En premier lieu, l'article 2 du projet de loi tend à instaurer la possibilité de céder le bail hors du cadre familial.
En second lieu, il vise à proposer une série de mesures, contreparties pour le bailleur, qui remettent largement en cause le statut du fermage.
En déposant cet amendement, nous avons souhaité exprimer notre opposition au projet de loi sur ces deux points.
Tout d'abord, en revenant sur l'interdiction posée par l'article L. 411-35 du code rural, le Gouvernement fait fi de l'importance de l'intuitus personae dans les relations entre le bailleur et le preneur.
Ainsi, le projet de loi interdit au bailleur, sauf paiement d'une indemnité, de conserver toute maîtrise de l'avenir et du choix de ses locataires. On sait combien il est important que le bailleur puisse choisir son locataire au regard, notamment, de la spécificité du bien qu'il loue.
Si nous dénonçons tout d'abord le principe de cessibilité du bail, nous dénonçons de la même façon les conséquences que le Gouvernement entend lui attacher.
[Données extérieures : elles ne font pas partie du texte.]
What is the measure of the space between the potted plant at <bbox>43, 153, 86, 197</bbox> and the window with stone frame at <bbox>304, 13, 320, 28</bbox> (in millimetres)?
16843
En effet, les contreparties données aux bailleurs qui acceptent le caractère cessible des baux remettent largement en cause le statut du fermage. Notons d'ores et déjà que de larges compensations fiscales et financières leur sont par ailleurs aménagées par ce texte.
Premièrement, la possibilité d'augmenter le loyer jusqu'à 50 % lors de la cession du bail est une aberration au regard, notamment, de l'installation des jeunes agriculteurs.
Deuxièmement, le projet de loi prévoit une batterie de mesures en faveur de la précarisation du statut de fermier.
Tout d'abord, l'une de ses dispositions initiales tendait à réduire le préavis de dix-huit mois à douze mois. Sans la vigilance de certains députés, dont mon collègue et ami André Chassaigne, cette mesure aurait été entérinée sans soulever le moindre problème.
Ensuite, est remis en cause le caractère automatique du renouvellement du bail. Aujourd'hui, le bail dure neuf ans et il est renouvelable. Le Gouvernement propose une durée de dix-huit ans, avec un renouvellement garanti de cinq ans seulement. Autrement dit, le fermier pourra compter sur un bail de vingt-trois ans. Pensez-vous ainsi couvrir la totalité de sa vie professionnelle ? Ne sera-t-il pas obligé, dans certains cas, de passer d'une ferme à une autre ?
Enfin et surtout, le droit donné au bailleur de ne pas renouveler un bail, et ce sans justification, autrement dit sans faute, contre le versement d'une indemnité compensatrice de licenciement est un coup porté au statut du fermage.
Nous ne remettons pas en cause le principe d'une indemnisation, mais nous nous opposons fermement à une disposition qui permet d'acheter le droit de rompre un tel contrat sans que le locataire ait commis une quelconque faute. Cette mesure est très grave au regard de la nature du contrat de fermage et des conséquences sociales dramatiques que peut avoir la rupture d'un tel contrat. On peut en effet imaginer que des agriculteurs français, européens ou extra-européens se livrent demain à des surenchères.
Aujourd'hui, le fermage est d'ordre public, ce qui veut dire qu'aucun contrat entre un bailleur et un preneur ne peut déroger au statut. Monsieur le ministre, en introduisant dans le projet de loi de telles dérogations, vous supprimez de fait cette protection. A terme, le droit des contrats classiques risque de s'imposer.
Pour toutes ces raisons, les sénateurs du groupe communiste citoyen et républicain demandent la suppression de l'article 2.